Text passage
Does community policing mark a dramatic shift in the police’s
approach toward Israeli Arabs?
Things have changed in Tamrah since the last time the country’s
gaze was focused on this bustling Israeli Arab town in Lower Galilee.
There are no rioting crowds blocking roads and pelting police with
stones and bottles, as there were three years ago. Also nowhere to be
seen are the dozens of police who battled them those few days in October
2000, when bloody clashes here and across the country left 12 Israeli
Arabs dead. Today there is a new kind of police presence here in Tamrah,
a town of 24,000 built on a few steep hills 12 miles east of Haifa. That
presence is embodied in the unassuming person of Ahmed Suwaed.
Since June 2001, Sgt. Major Suwaed, a Beduin from the nearby village
of Salameh, has been in charge of a community policing center, or CPC.
In addition to battling crime, Suwaed, later reinforced by two more
officers, has been settling local disputes, directing police volunteers,
teaching classes, and generally making himself available if anyone wants
to talk.
When last April, for example, a 19-year-old from one clan killed an
18-year-old from another, Tamrah faced the prospect of being rocked by a
full-blown feud. Suwaed and his colleagues stepped in and, together with
the town’s notables, brokered a sulha, a traditional reconciliation.
In late October, the offender’s family agreed to pay the victim’s
relatives 350,000 shekels ($79,000) and the matter was deemed closed.
A diplomatic role is not one the Israel Police is used to playing,
least of all in the Arab sector. "The only time police would ever
enter Tamrah was during a criminal incident," says Suwaed, sipping
black coffee at the CPC. "When we opened the station, people said
we had come to recruit collaborators, or to take revenge on residents
for the riots. I went around the town convincing them we were here to
help."
A look at Tamrah’s statistics show a town with a population that is
increasingly young -- nearly 70 percent is under the age of 30 -- and
where half of the work force is dependent on state subsidies, both
conditions conducive to social ills. Indeed, residents’ most urgent
complaints were connected to crime, and it was when the CPC managed to
deal with some of the most pressing -- arresting drug dealers and
prostitutes who until then had been tolerated by the police -- that
opinion in Tamrah began to change. Today, Suwaed has 70 local volunteers
who direct traffic, guard the post office on days when National
Insurance subsidies arrive, serve as armed escorts for school trips, and
patrol the streets.

Instructions
a – In the Tamrah community policing article, how much did the offender's family agree to pay the victim's relatives in late October?
b – Continue the Tamrah community policing article from the point where it stops.

Information shown

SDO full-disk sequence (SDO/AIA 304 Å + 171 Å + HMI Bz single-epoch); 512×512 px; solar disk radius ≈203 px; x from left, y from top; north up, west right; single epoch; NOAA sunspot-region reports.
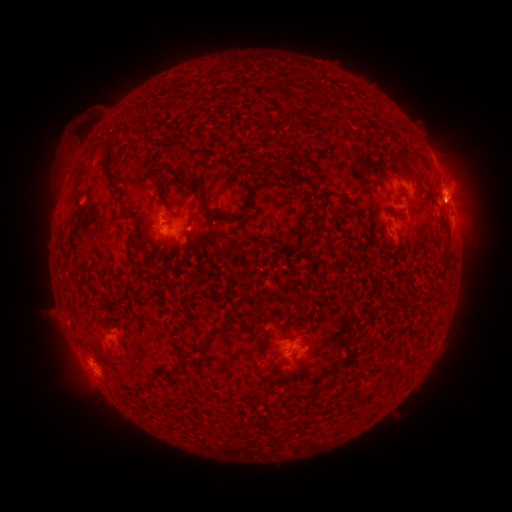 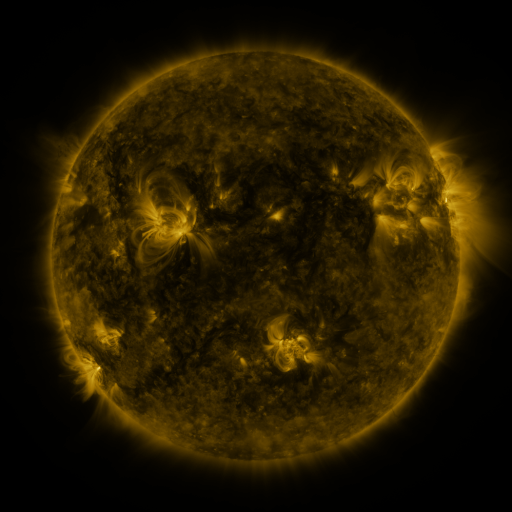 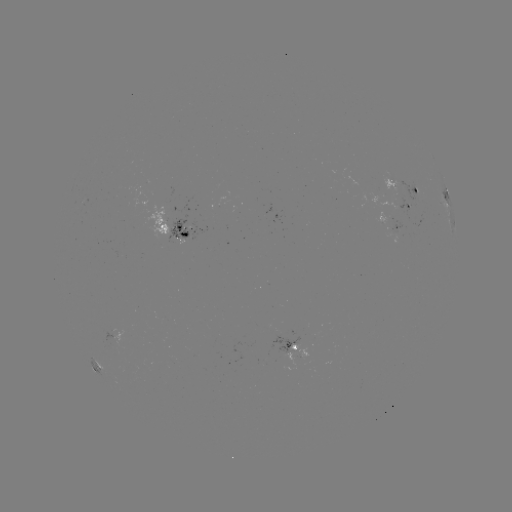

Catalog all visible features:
spotted active region: (403, 191)
spotted active region: (416, 199)
spotted active region: (410, 208)
spotted active region: (450, 219)
spotted active region: (396, 228)
spotted active region: (175, 229)
spotted active region: (289, 345)
spotted active region: (97, 366)
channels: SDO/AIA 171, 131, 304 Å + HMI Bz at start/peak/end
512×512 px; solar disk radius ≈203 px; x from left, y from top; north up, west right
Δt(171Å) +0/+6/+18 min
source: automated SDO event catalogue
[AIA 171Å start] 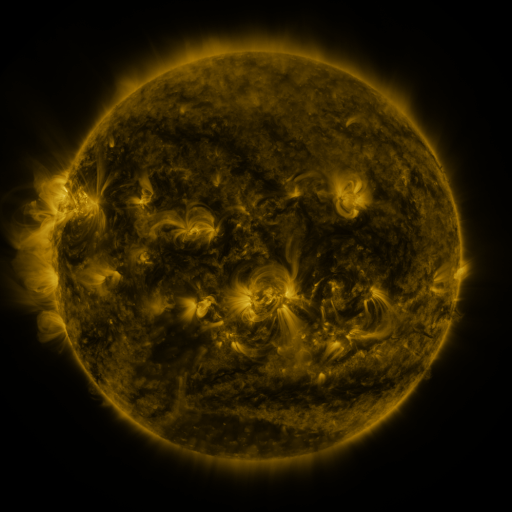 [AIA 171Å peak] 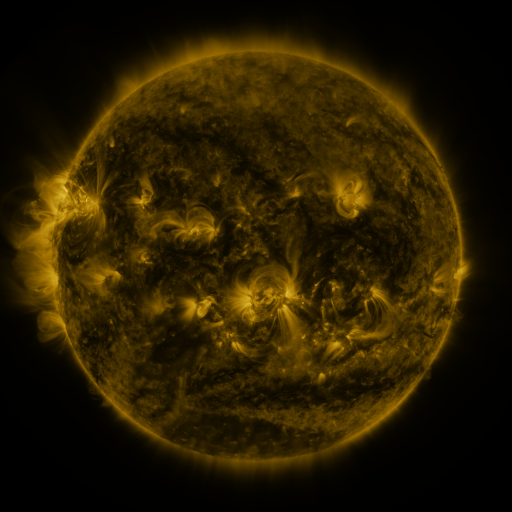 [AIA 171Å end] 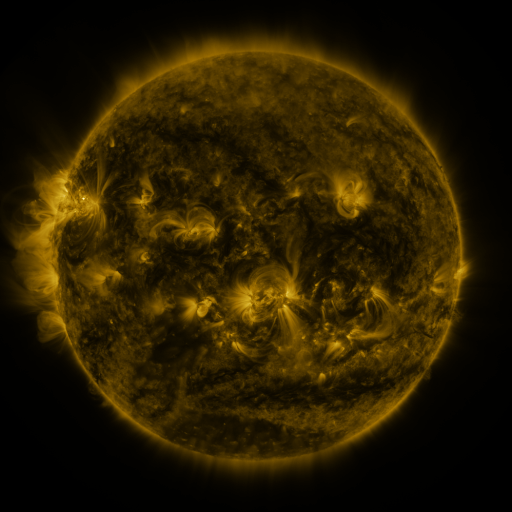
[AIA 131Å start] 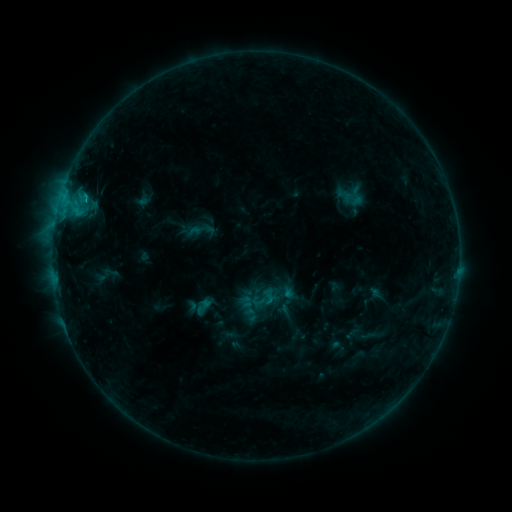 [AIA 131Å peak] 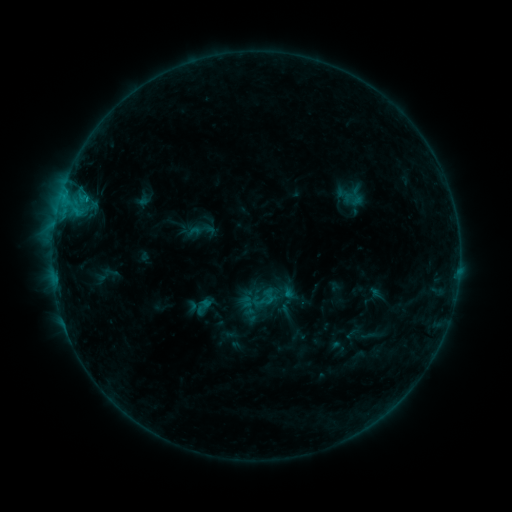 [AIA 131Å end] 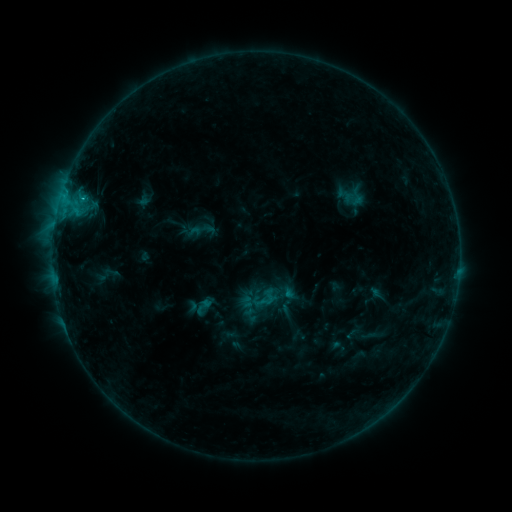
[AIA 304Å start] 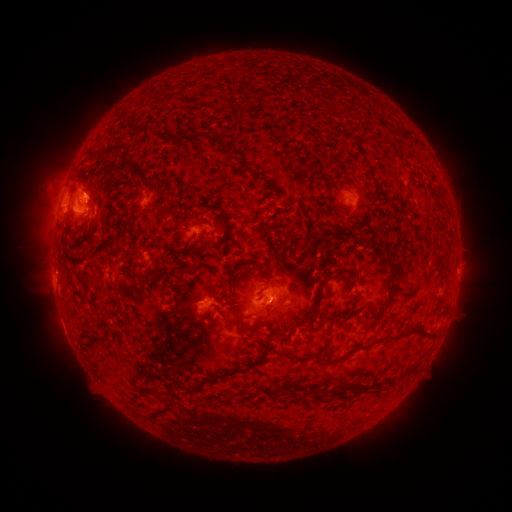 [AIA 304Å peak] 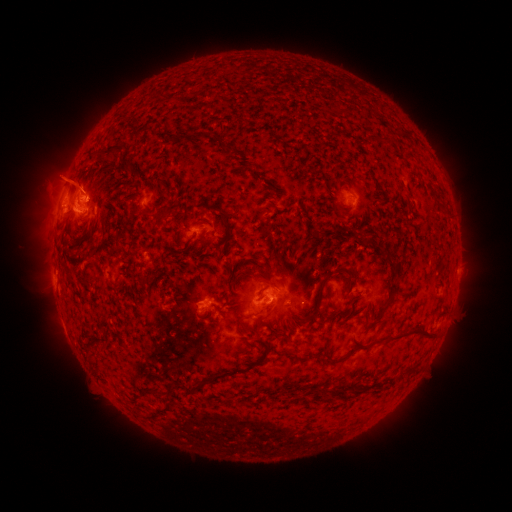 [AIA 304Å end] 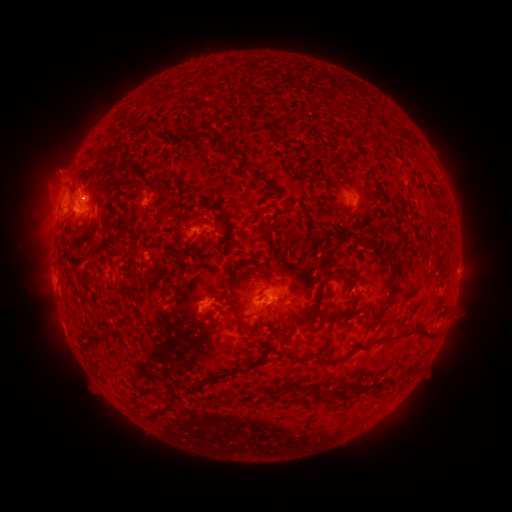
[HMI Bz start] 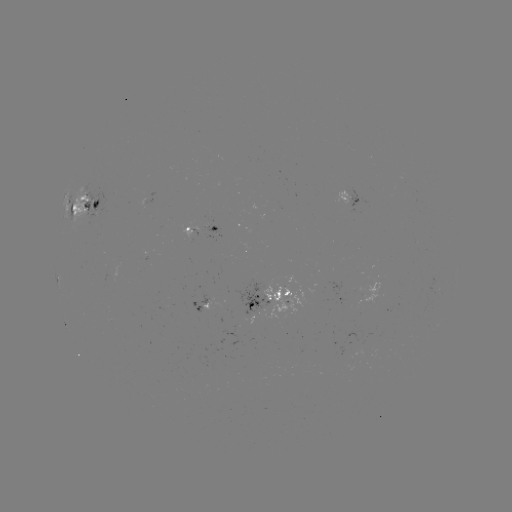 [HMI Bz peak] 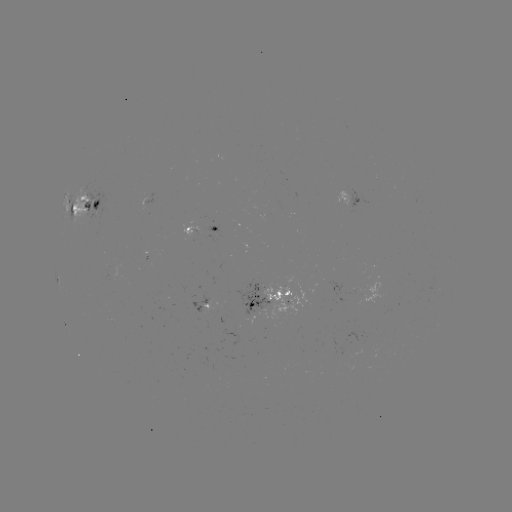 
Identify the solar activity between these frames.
eruption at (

The replies
a – 350,000 shekels ($79,000)

b –
"The beginning of the move to community policing came three
years before the disturbances," explains Chief Supt. Hai Yitzhak,
commander of the community arm of the police’s Northern Sector.
"But especially after October 2000, we concluded that we must move
inside the Arab towns, so that they would not only see police when they
come to demolish a house or disperse a riot."
Over 350 CPCs have opened nationwide since 1997; 56 are in the Arab
sector, and 42 of those are in the north, home to the majority of
Israel’s Arabs. Suwaed says some villages prefer Jewish officers, whom
they believe can be more objective in mediating internal conflicts.
Police say that, since October 2000, they have been making efforts to
use the CPCs to improve their ties with Arab communities, ties which
were never warm and friendly but which reached an all-time low during
that month’s violence. But short on money and personnel, they realized
they were not equipped to do this alone.
This realization led them to the Abraham Fund Initiatives, a
non-profit organization that runs projects encouraging coexistence
between the Jewish and Arab citizens of Israel. "The police had
already come to some clear conclusions before they approached us, a year
and a half ago," says Lee Perlman, the Jerusalem-based fund’s
project director. "They wanted us to help them create a culture of
awareness, and to give them skills and tools to deal with the Arab
minority."
This year, the Abraham Fund put over $100,000 into assisting police
in training community officers and in long-term planning. It also
provides funding for community outreach projects like "My Safe
School," which sends Sgt. Major Suwaed into two junior high schools
to teach a class on personal safety once a week.
"At first we were hesitant," recalls Mahmoud Hijazi,
principal of al-Farabi Junior High. "But when they explained it was
about increasing security and fighting crime, we changed our minds, and
the views of students and parents started to change as well."
Sbaa Knaneh, a seventh-grader at al-Farabi, pronounces the program a
resounding success. "At first we thought the police only existed to
punish people, to give out traffic tickets," she says in eloquent
Hebrew. "Now we know that the police can do positive things as
well. And if the kids’ views change, then the views of the whole
community will change."
The Or Commission report on the violence of October 2000 -- which
accused the Israeli government of "prejudice and neglect" in
its treatment of Israeli Arabs -- singled out the CPCs as a positive
trend, but also said that the police persisted in seeing Israel’s
Arabs as "an enemy." The question is whether the police’s
new initiative is merely a belated PR campaign. The "My Safe
School" program is still a pilot, run only in six Arab schools, and
most Arab towns still do not have a CPC.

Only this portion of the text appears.